Will 'microrefugia' formed by cold-air pooling preserve species and associated ecosystem functions as climate changes?
Landscapes with complex topography (e.g., mountains, hilly terrain) may create local cold-air pooling microclimates that are buffered and/or decoupled from regional climate change. Cold-air pooling is a globally occurring phenomenon that results in temperature inversions across elevation (i.e., lower temperatures at low relative to high elevations). This microclimatic process occurs when radiative surface cooling forms dense, cold air that drains downslope and pools in sheltered, low-lying areas like valley bottoms, sinkholes, basins, and gullies. Cold-air pooling microenvironments are often characterized by lower temperatures, higher soil moisture, lower vapor pressure deficit, a shorter frost-free season, thicker/more persistent snowpack, and less frequent and severe fires. These effects can structure plant communities by selectively favoring and/or excluding species, and can also influence plant phenology, physiology, and performance. As such, they may serve as important "microrefugia" for species that are vulnerable to climate change. I am interested in whether feedbacks between species sustained in cold-air pooling microrefugia and ecosystem properties could generate unique hotspots for carbon storage relative to areas more vulnerable to climate change impacts.

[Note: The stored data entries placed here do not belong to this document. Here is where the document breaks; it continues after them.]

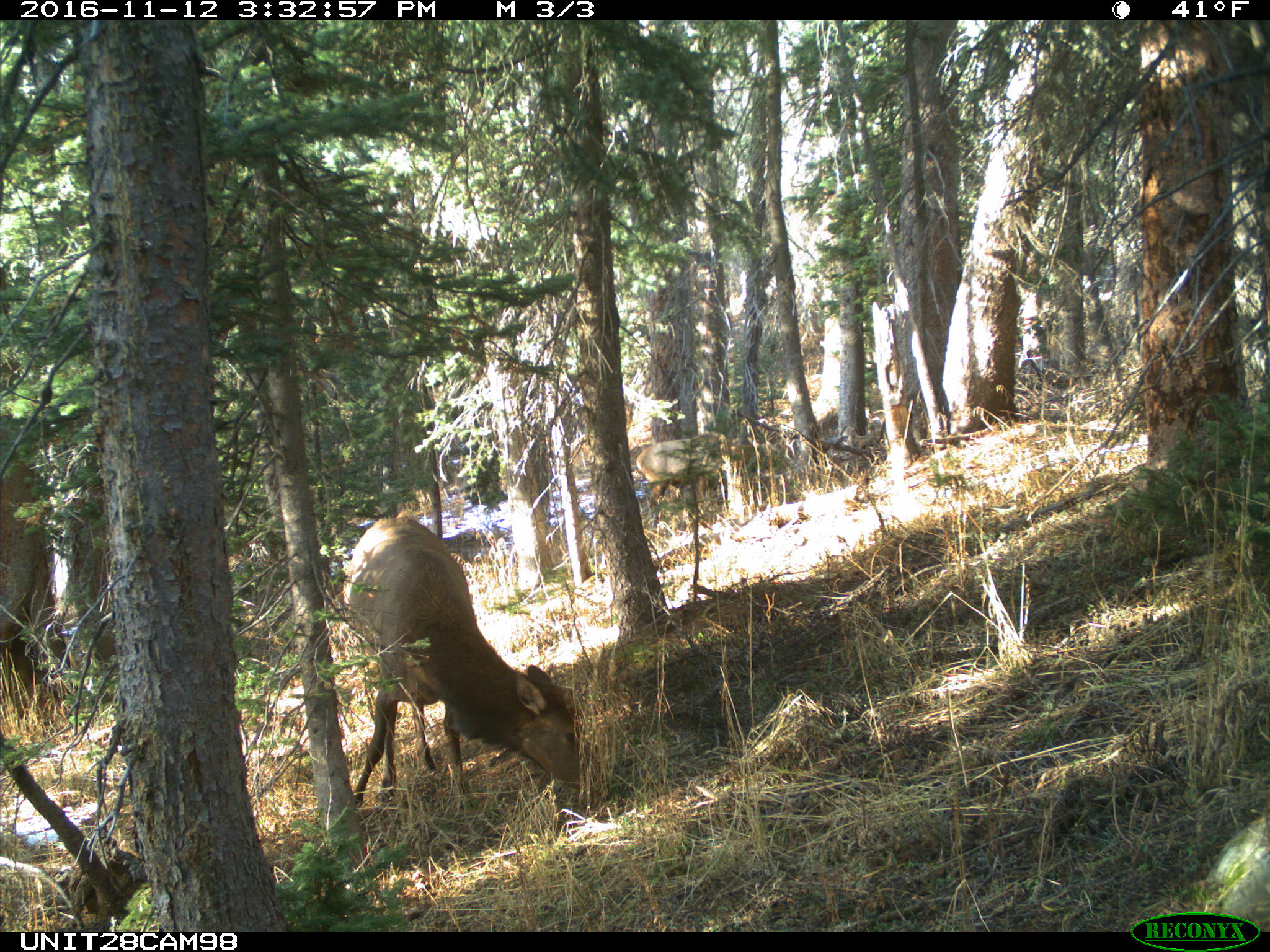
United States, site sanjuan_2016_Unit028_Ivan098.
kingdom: Animalia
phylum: Chordata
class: Mammalia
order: Artiodactyla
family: Cervidae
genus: Cervus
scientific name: Cervus elaphus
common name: red deer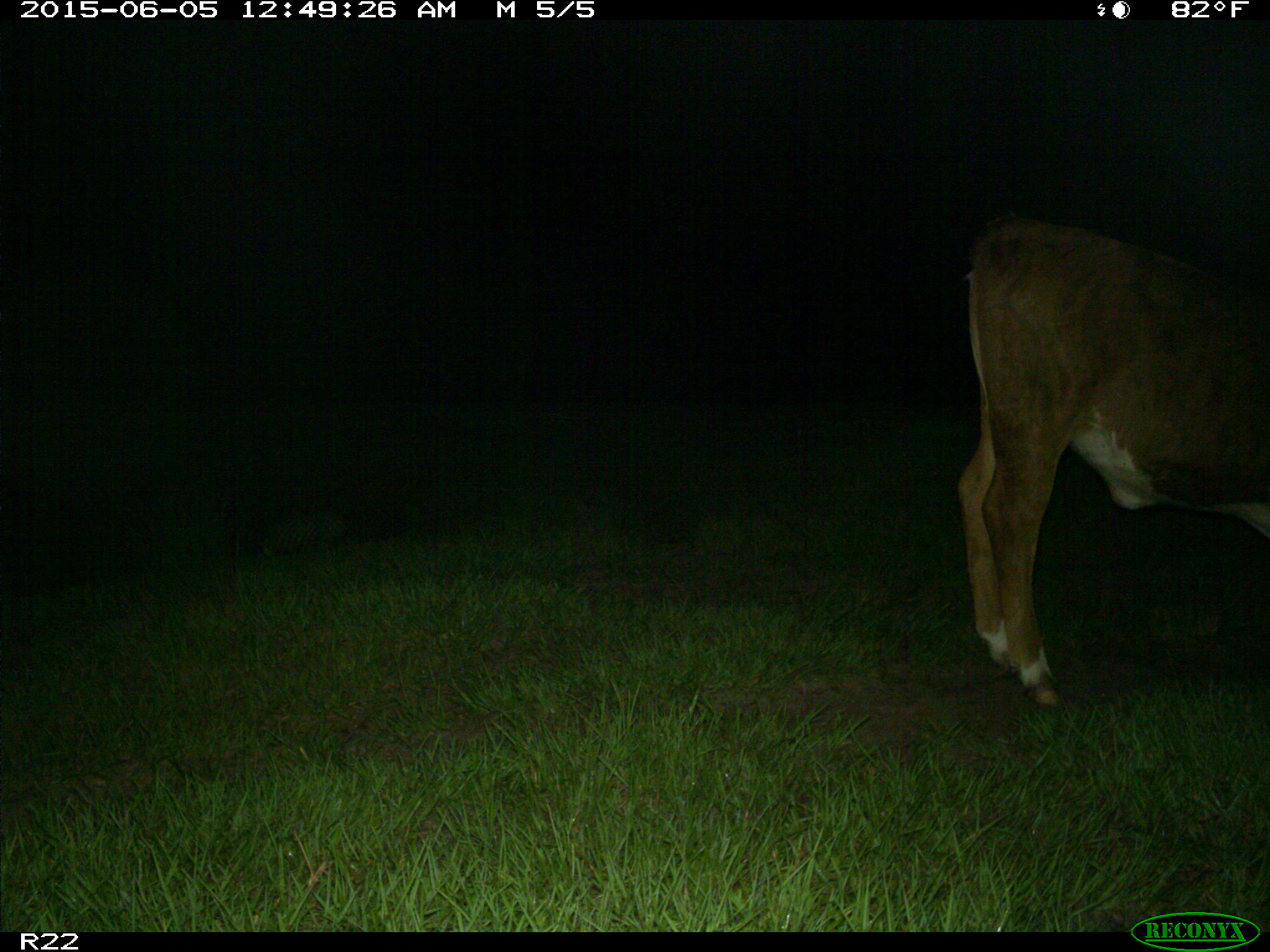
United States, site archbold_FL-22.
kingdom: Animalia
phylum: Chordata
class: Mammalia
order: Artiodactyla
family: Bovidae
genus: Bos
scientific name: Bos taurus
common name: domestic cow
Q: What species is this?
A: Bos taurus (domestic cow).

I am establishing a network of long-term monitoring transects across cold-air pooling gradients in New England forests. Each transect is composed of several plots where we inventory and measure overstory and understory forest species, measure canopy cover, sample soils and litter for carbon and other analyses, and place high-frequency environmental sensors. We are also measuring rates of decomposition and nitrogen availability over key temporal windows. Using the in-situ sensors, we are creating vertical sub-canopy temperature profiles spanning heights above and below the soil surface, which we will pair with free-air temperature data to explore decoupling between cold-air pooling microclimates and the free atmosphere. I have established sites in Vermont and New Hampshire, including in Camel's Hump and Little River State Parks, the Nulhegan Basin, Second College Grant, Bartlett Experimental Forest, the Bigelow Preserve, and AMC's Maine Woods Initiative. |
![]() Example of cold-air pooling event along a transect at Second College Grant in northern NH. The graph shows sub-canopy (1.5 m above ground) air temperatures measured via iButton sensors across 5 plots along a mountain slope. Under 'normal' conditions, we would expect temperature to decrease as elevation increases, but here, we see the opposite (i.e., a temperature inversion)! This is just one snapshot in time, but this transect experienced temperature inversions for about 50% of our continuous temperature measurements.